Expose resignation of Master over HTTP. (Previously known as Maintenance Mode) #1982

321zer0 · 2019-08-26T06:13:57Z

Adds the ability to issue a resignation of the master node over http. This command will generally be issued after the priority of master is set to a lower priority of the other nodes in the cluster.

This provides the ability to be able to perform maintenance tasks such as scavenging on the master without having to restart the master but issuing a resignation which will elect another member in the cluster as master.

Important Note

There is no UI bits for this and currently is only exposed via HTTP.

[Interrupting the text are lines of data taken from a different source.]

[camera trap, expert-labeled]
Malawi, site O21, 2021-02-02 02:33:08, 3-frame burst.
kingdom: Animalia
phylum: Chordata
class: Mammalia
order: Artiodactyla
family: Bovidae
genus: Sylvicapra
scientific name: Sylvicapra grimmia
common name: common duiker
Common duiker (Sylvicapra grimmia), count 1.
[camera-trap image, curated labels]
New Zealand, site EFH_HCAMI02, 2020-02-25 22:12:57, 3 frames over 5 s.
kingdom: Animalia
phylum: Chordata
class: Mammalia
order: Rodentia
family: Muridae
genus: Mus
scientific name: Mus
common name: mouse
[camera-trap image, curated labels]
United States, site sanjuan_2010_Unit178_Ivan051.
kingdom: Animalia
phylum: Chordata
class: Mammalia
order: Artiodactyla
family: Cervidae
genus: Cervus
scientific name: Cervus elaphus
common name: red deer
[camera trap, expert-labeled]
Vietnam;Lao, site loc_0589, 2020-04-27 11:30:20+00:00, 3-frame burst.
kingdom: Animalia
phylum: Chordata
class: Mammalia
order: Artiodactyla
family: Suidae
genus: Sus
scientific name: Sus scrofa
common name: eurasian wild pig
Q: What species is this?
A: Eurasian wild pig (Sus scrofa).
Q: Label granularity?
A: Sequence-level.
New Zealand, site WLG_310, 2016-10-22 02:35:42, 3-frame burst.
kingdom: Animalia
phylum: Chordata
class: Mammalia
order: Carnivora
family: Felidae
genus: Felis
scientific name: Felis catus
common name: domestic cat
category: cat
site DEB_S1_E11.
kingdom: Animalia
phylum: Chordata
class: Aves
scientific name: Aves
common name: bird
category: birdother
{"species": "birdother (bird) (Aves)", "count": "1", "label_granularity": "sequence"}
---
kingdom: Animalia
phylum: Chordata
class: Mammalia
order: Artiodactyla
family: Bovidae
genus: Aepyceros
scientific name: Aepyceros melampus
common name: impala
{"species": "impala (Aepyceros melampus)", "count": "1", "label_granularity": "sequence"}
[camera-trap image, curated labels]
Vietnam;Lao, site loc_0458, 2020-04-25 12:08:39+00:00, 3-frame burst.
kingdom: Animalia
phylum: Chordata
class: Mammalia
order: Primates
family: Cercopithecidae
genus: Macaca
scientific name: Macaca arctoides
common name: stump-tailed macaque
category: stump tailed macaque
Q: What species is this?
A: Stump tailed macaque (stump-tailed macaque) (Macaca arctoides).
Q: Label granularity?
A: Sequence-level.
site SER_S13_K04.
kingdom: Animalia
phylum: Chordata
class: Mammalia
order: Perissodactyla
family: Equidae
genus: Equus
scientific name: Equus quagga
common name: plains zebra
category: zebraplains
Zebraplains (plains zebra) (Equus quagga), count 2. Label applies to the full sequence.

The process of resigning a master is a 2 step process.

Set node priority

We need to ensure that we set the node priority (this is a hint for when elections occur as it will select nodes based on a set of criteria and will order them by node priority amongst other things.) to a lower priority than the other nodes in the cluster.

curl -X POST -d{} http://x.x.x.x:1114/admin/node/priority/-1 -u admin:changeit

Issue a resignation of the current running master node

When a master node is given the instruction to resign, it will ensure that all the writes in flight are handled before it changes it's state from Master to Unkown. The intermediate state is ResigningMaster. During this state it will no longer accept any incoming writes.

curl -X POST -d{} http://x.x.x.x:1114/admin/node/resign -u admin:changeit

ChrisChinchilla · 2019-08-27T09:18:23Z

@muzaffar1331 Will this need docs? If so add the label…

avish0694 · 2019-08-29T08:13:44Z

Testing Notes

Replica status blinks on the UI page

Steps to reproduce the issue:

Enable maintenance mode on master node.

curl -X POST http://127.0.0.1:1113/admin/maintenance/enable -u admin:changeit -H "Content-Length: 0”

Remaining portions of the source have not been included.